In addition to the DAergic population, VTA contains both GABAergic and glutamatergic NAc-projecting neurons (43). To determine the NT identity of the newly expressing Nurr1 neurons in response to NN, VTA Nurr1+ neurons were colabeled with TH by immunohistochemistry (IHC) in either VGAT-Cre or VGLUT2-Cre mice injected with a reporter viral vector carrying a floxed GFP construct (Figure 4F). We found that Nurr1 is expressed in a fraction of both VGAT+ TH− and VGLUT2+ TH− neurons, but NN exposure induced a selective increase of Nurr1 expression in the glutamatergic subpopulation (Figure 4G).

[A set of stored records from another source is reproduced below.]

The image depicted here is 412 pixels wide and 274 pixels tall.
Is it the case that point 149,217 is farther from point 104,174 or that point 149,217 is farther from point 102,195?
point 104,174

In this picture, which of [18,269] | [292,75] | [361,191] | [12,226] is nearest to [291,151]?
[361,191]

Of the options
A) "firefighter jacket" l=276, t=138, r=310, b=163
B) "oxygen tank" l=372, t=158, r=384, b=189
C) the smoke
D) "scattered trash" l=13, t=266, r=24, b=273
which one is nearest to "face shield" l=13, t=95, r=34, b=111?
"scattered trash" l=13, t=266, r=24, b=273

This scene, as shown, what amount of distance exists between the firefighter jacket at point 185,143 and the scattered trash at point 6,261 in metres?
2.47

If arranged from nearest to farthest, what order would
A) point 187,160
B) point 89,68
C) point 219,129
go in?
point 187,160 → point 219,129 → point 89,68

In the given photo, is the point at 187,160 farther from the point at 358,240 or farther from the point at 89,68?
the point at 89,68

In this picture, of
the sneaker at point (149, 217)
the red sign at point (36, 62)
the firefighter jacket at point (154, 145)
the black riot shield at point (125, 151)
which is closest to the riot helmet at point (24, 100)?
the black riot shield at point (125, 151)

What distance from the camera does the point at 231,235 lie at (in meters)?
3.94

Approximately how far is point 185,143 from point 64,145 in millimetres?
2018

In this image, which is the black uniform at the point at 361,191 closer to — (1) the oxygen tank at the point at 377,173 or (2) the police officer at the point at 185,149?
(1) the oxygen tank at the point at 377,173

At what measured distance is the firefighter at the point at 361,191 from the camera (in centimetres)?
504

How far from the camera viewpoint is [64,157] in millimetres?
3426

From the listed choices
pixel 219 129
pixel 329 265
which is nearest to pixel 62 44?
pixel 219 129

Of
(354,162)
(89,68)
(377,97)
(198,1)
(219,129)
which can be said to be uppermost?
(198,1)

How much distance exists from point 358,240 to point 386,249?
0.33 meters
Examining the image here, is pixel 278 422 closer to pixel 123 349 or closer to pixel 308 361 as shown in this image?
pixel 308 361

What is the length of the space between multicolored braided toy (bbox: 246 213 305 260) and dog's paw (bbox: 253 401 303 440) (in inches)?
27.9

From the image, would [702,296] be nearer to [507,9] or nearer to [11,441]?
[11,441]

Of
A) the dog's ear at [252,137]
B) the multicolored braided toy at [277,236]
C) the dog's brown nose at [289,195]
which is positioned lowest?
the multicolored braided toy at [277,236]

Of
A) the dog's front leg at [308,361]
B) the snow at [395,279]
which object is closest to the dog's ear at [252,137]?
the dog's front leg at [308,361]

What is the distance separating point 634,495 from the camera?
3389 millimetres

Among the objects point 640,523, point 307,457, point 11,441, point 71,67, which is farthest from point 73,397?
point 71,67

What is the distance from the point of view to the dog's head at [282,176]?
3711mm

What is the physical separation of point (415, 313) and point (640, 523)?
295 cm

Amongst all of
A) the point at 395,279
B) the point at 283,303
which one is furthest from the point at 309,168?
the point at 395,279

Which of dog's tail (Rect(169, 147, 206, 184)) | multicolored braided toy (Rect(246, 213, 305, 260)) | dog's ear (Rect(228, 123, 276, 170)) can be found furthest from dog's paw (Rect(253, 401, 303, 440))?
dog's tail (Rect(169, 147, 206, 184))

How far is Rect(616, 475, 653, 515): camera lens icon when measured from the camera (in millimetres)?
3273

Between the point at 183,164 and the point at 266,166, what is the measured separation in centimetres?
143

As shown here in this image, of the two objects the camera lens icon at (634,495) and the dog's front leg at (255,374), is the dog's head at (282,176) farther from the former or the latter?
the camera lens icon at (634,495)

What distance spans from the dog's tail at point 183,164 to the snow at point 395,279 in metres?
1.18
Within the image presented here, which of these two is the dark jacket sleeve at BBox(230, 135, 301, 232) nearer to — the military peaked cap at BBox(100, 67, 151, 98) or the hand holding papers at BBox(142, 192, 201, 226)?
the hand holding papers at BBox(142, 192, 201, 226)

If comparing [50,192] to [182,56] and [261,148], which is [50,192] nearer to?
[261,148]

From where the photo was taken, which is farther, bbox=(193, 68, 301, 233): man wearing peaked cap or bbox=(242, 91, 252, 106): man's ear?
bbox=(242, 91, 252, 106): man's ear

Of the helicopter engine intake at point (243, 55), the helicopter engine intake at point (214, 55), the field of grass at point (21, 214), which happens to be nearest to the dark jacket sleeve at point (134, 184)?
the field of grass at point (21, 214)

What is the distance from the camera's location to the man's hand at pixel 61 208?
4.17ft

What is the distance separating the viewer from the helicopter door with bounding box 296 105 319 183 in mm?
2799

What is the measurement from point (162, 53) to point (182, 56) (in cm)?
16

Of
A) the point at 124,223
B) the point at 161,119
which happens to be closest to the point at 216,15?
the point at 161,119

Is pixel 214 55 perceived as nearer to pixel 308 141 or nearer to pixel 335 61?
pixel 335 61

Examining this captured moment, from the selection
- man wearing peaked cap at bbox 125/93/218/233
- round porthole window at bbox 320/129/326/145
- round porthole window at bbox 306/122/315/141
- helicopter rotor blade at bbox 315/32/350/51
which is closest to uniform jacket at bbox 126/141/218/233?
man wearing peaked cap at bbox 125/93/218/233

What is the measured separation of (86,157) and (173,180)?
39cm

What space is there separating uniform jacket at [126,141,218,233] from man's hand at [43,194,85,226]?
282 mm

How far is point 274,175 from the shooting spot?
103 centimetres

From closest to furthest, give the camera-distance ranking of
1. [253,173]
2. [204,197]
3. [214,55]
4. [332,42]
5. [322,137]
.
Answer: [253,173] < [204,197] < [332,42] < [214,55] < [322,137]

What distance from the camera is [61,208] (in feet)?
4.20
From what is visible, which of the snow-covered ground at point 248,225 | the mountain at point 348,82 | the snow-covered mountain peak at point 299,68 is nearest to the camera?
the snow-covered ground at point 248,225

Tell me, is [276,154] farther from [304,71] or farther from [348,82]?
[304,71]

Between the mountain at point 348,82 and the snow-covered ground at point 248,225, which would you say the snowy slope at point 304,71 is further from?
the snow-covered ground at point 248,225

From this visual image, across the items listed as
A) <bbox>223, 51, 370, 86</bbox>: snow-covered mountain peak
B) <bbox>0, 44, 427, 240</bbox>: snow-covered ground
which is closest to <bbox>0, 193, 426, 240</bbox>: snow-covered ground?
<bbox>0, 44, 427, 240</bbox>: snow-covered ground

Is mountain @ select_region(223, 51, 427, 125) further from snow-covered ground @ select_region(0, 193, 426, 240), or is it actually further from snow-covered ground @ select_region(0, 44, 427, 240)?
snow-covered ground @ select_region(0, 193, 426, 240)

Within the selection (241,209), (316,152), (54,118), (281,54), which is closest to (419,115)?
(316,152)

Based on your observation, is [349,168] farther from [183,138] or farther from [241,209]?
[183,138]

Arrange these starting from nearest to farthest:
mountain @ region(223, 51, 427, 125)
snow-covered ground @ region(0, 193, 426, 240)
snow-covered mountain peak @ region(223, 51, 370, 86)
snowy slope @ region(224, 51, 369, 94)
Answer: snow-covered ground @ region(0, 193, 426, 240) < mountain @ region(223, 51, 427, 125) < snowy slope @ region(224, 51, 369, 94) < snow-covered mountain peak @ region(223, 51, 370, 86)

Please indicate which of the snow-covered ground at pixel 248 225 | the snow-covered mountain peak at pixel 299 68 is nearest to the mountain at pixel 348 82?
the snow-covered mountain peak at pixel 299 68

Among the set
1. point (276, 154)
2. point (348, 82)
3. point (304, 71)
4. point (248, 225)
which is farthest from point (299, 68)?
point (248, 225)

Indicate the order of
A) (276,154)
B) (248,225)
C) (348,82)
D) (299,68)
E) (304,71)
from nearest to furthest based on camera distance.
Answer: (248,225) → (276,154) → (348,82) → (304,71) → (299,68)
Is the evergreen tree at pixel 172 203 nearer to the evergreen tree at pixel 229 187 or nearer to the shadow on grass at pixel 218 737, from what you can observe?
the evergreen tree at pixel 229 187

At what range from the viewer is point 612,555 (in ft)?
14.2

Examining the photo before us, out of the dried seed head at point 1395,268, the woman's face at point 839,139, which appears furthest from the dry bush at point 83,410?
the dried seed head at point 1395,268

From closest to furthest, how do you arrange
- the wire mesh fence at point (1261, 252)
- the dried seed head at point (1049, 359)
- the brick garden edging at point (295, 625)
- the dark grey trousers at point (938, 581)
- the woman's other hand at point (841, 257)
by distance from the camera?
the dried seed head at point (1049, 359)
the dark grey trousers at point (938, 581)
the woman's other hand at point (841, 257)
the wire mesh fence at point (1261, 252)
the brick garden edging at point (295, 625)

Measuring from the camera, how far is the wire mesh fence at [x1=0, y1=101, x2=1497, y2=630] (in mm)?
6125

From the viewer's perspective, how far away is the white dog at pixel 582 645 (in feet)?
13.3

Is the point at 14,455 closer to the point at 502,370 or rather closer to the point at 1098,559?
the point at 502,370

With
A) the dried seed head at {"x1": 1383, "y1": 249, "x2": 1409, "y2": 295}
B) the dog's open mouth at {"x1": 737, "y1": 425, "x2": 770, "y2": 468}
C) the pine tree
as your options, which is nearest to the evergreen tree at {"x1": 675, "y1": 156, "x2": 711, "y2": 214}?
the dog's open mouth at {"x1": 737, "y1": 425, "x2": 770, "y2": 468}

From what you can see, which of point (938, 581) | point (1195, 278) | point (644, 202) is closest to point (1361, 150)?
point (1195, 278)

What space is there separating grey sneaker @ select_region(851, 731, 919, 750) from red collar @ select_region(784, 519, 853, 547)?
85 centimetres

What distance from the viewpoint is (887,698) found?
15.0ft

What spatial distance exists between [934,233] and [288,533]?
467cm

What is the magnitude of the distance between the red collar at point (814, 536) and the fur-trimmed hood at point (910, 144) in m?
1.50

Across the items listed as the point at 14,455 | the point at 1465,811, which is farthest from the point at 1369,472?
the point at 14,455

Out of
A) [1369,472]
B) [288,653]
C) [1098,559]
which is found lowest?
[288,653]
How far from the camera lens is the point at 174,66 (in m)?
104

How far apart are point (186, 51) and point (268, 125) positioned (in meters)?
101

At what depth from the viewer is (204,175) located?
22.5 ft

To determine whether non-DAergic Nurr1+ neurons share the same target area with VTA DAergic neurons, fluorescent retrobeads were injected into the NAc and 10 days later were visualized in the cell body of VTA-to-NAc projection neurons (Supplemental Figure S5A). Retrobeads were localized in Nurr1+ TH− VTA somata (Supplemental Figure S5C, circles) in addition to expected Nurr1+ TH+ projection neurons (Supplemental Figure S5C, arrows). This indicates that a fraction of non-DAergic Nurr1-expressing neurons exhibits direct connectivity with the NAc. Retrograde bead labeling performed in either VGAT-zsGreen or VGLUT2-Cre mice injected with a GFP reporter virus revealed both VGAT+ TH− and VGLUT2+ TH− VTA-to-NAc projecting neurons (Supplemental Figure S5D, circles), with a higher Nurr1 colabeling (Supplemental Figure S5E, arrows) in the VGLUT2+ pool (Supplemental Figure S5F).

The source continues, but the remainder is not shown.